Buzlupınar'dan (Senoz Vadisi/Soğuksu) Keleş Dayı (Yahya Koyuncu) vefat etmiş. Mekanı Cennet olsun. Daha önce kendisiyle güzel bir sohbet gerçekleştirmiştik. Merak edenler okuyabilir

Kategori  Kategori : Haberler
Yorumlar  Yorum Sayısı : 3
Okunma  Okunma : 2001
Tarih  Tarih : 29 Ağustos 2014, 23:19

12 Punto 14 Punto 16 Punto 18 Punto

Keleş Dayı, Çayeli'nin Buzlupınar'da köyü merkezindeki ahşap evinde tek başına yaşayan bir gün görmüş amcamız, dedemiz. Mayıs ayı başındaki (2009) bir haftalık Senoz ziyaretimiz esnasında dükkânının önünden geçerken ziyaret edelim dedik. Sıtkı Balcı ile; altı dükkân, üstü de ev olarak kullanılan mekânın kapısına gittik. Kapıyı çaldık ve "Keleş Dayı, misafirlerin var" diye seslendik. O da bin bir zahmetle aşağıya indi ve dükkânının kapısını açtı. İçeri girdik ve sohbete başladık.
Keleş Dayının konuşması çok iyi anlaşılmıyor. Ne de olsa çok yaşlı. Görmeyenlerin inanması mümkün değil, ama Keleş Dayımız yaz ve kış aylarında tek başına bu mekânda yaşıyor.

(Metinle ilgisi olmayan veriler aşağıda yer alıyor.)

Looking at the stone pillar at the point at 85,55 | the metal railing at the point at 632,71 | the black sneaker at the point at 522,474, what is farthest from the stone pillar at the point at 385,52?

Penceresinin önünde kurulan bir düzenekle sobasında yakacağı odunları makara ile yukarıya çekiyor ve halinden de hiç şikâyetçi değil. Buyurun, Keleş Dayı ile yaptığımız sohbetin kısa bir özetini sunuyoruz:

*Selamün aleyküm Keleş Dayı. Kaç yaşındasınız?
Ben mi? 90'ı aştık, ama yaşımı tam bilmem... Babik'ten bir hakim vardi, Baha Beydi adı. Askere gitme vakti gelince ben yaşımı öğrendim. Hakimin karşısına çıktık, "Kaç yaşındasın?" dedi. Ben de 18 yaşındayım dedim. Bana bir bağırdı... Onun adeti, herkese bağırmakmış meğer. Ben de "Anam babam öyle der, ben ne bilirim" dedim ve mahkeme kararıyla yaşım tesbit edildi... 18 yaşında nüfusa kaydettiler...

*Peki, askerliğini nerede yaptın?
Bitlis'te yaptım askerliğimi.

*Burada Beşir dayı vardı, kahve işleten... Onunla ilgili bir hatıran var her halde. (Bu soru Sıtkı Balcı'dan geldi.)
Evet, bir gün babam ile Beşir dayı oturmuş dertleşiyorlar. Babam diyor ki, "Beşir dayı, sen gün görmüş bir adamsın. Bize bir yol göster de, namaz kılmayalım. Bir yolu yok mu bunun?" diye soruyorlar. Tabii Beşir dayı namaz kılmıyor. "Madem sen kılmıyorsun, biz de kılmayalım" diye soruyorlar. Bu soru üzerine Beşir dayı öyle bir ağlamış, öyle bir ağlamış ki sormayın.
Tabii Beşir dayı uzun yıllar Rusyalarda çalışmış, oralarda namaz kılma imkanı bulamamış. Buraya gelince de bir türlü başlayamamış. Ama içinde acı kalmış bu.
Benim amcamın kızı onun hanımıydı. İyi tanışırdık. Babam derki ki, "Bu soruyu sorduğum için o kadar pişman olduk ki..." Her halde Beşir dayı daha sonra namaz kılmaya da başlamış. Allah rahmet eylesin.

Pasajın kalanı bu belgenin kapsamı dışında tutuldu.